Reproduce the passage of the church harmony text from "Sexuality | Responding to pressure" to "Bartholomew’s Day Massacre.", changing "allegiance" to "loyalty".

• **PAGE**:
⁂
The Henry search for church harmony?

Sexuality | Responding to pressure to unify the church by denying Scripture and accepting homosexual behavior

In 1593 Henry IV of France reputedly said, “Paris vaut bien une Messe” (“Paris is well worth a Mass”). Although Henry was Protestant, his acceptance of Roman Catholicism gained him the allegiance of most of his subjects and allowed him to end a religious war that had flamed 21 years earlier when at least 5,000 Protestants died in the Saint Bartholomew’s Day Massacre.

Today, many people say that church harmony is well worth a messy theology. Many mainline denominations stopped criticizing abortion in the 1970s and homosexuality in the 1990s. Now many evangelicals want to accept same-sex marriage but prefer not to renounce their faith in the Bible. In 1170 Henry II of England purportedly said, “Will no one rid me of this turbulent priest?” Today, many say, “Will no one rid me of this turbulent issue?”
⁂
Spatial question records
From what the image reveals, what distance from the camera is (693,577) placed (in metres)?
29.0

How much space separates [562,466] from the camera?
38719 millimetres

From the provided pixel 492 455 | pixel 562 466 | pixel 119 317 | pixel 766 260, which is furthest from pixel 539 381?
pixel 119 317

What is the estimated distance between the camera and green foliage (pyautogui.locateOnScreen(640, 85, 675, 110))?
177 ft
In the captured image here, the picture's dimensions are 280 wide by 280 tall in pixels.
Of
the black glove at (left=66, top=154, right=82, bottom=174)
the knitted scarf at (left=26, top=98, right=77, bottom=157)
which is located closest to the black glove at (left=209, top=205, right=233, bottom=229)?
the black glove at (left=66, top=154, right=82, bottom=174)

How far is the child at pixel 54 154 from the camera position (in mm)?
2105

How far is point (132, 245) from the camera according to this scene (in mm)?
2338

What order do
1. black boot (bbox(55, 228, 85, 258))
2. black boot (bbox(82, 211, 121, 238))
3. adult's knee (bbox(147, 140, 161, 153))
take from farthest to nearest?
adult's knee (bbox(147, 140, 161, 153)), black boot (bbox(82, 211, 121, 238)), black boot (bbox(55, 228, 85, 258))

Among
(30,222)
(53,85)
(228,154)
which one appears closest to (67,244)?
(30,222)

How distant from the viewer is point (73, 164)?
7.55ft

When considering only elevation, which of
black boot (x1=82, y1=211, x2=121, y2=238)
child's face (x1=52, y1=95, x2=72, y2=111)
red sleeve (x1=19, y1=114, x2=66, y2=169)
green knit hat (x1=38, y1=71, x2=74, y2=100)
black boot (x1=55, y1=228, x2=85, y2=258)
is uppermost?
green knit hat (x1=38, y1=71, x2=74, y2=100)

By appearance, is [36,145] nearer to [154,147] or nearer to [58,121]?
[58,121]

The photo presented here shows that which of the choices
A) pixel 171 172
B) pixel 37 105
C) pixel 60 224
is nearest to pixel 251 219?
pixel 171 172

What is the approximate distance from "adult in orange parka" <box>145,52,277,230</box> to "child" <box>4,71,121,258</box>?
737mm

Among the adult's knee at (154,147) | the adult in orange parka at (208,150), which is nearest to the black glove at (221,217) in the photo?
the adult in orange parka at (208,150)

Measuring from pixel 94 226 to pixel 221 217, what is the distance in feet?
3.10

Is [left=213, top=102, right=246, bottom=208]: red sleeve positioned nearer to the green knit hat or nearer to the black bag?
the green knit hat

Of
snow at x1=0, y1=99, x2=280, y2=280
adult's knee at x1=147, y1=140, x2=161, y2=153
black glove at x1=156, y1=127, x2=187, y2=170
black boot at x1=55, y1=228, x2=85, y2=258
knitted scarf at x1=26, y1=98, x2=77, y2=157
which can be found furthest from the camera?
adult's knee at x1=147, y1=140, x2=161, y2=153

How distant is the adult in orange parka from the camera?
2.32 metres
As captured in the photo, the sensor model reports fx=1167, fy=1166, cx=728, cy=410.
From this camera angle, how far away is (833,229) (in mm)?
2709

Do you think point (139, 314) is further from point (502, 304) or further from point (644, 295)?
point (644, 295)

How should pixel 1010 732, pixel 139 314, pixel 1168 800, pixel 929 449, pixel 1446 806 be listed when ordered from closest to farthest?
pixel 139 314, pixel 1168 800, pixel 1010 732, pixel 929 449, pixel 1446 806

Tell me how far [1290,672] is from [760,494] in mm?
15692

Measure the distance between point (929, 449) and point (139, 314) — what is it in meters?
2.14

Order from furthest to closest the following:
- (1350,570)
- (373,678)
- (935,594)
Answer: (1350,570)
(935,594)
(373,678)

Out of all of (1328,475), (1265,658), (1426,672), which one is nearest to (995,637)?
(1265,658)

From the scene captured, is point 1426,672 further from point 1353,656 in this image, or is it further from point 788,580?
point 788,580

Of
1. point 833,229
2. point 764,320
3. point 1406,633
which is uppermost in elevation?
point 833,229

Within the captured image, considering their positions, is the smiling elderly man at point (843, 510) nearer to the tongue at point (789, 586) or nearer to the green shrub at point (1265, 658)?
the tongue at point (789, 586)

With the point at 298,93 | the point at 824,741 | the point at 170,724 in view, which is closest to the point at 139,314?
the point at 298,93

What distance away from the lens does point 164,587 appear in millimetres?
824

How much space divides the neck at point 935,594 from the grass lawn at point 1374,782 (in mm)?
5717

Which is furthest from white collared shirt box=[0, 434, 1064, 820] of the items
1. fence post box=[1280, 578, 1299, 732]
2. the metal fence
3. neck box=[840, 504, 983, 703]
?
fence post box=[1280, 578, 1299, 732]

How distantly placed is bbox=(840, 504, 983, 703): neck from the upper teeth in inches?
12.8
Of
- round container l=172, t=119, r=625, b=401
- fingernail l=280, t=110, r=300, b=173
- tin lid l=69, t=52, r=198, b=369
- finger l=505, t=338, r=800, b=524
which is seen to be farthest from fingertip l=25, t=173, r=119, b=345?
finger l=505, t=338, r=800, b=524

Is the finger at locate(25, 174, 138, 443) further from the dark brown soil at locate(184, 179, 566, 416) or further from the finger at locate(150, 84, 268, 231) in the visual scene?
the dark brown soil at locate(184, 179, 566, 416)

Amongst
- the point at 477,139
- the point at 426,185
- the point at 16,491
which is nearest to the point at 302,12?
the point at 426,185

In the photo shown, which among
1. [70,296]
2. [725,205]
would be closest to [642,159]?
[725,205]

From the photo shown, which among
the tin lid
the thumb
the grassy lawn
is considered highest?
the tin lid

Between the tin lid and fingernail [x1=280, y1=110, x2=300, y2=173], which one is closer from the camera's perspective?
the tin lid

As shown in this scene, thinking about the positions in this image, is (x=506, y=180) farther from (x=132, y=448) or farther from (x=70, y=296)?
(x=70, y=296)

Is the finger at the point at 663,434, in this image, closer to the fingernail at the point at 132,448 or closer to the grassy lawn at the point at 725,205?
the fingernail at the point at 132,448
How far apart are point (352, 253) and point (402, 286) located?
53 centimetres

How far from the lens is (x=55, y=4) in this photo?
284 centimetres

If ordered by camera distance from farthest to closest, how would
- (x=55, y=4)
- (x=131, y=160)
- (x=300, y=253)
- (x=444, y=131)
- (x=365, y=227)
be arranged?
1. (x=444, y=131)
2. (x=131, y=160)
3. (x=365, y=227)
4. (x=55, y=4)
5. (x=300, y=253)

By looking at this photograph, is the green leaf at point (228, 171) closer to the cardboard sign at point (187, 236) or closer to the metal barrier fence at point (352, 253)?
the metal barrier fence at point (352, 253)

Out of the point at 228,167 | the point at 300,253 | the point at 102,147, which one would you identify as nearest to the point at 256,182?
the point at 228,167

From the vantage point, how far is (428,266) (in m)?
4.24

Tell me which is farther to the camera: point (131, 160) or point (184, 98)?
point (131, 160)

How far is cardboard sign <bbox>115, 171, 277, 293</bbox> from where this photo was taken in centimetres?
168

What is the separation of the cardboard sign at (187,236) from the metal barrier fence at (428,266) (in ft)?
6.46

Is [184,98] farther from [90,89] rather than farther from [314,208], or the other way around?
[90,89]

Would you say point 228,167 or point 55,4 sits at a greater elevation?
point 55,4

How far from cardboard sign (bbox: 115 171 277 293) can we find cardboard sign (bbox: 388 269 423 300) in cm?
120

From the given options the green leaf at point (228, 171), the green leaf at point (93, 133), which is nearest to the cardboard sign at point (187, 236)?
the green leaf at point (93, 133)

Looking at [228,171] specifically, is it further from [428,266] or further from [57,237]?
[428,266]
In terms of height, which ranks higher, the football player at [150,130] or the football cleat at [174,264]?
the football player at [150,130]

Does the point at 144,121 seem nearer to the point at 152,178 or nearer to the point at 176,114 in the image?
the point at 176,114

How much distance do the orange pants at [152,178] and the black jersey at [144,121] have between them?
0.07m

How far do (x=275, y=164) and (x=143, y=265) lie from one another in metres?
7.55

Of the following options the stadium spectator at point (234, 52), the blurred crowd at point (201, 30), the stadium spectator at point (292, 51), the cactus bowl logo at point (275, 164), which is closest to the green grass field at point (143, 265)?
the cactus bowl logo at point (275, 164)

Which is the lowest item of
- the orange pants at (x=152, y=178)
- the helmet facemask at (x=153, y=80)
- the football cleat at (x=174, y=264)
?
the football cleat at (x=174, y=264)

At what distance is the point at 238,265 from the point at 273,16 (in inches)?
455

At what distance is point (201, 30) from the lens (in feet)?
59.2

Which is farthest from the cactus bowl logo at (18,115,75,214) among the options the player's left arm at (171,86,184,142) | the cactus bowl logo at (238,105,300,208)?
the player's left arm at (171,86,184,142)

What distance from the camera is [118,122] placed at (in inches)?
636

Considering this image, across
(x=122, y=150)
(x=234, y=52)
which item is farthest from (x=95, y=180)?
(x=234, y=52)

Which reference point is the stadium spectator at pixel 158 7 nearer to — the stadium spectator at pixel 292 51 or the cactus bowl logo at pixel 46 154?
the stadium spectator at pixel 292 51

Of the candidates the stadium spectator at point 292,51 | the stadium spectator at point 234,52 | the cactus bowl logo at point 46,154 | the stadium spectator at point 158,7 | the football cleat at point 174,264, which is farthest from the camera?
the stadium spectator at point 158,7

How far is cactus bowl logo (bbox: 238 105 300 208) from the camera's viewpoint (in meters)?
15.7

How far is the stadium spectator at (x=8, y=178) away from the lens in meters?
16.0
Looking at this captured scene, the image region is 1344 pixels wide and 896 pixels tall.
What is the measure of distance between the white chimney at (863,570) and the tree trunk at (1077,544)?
⁂
• **EXERCISE OUTPUT**:
Sexuality | Responding to pressure to unify the church by denying Scripture and accepting homosexual behavior

In 1593 Henry IV of France reputedly said, “Paris vaut bien une Messe” (“Paris is well worth a Mass”). Although Henry was Protestant, his acceptance of Roman Catholicism gained him the loyalty of most of his subjects and allowed him to end a religious war that had flamed 21 years earlier when at least 5,000 Protestants died in the Saint Bartholomew’s Day Massacre.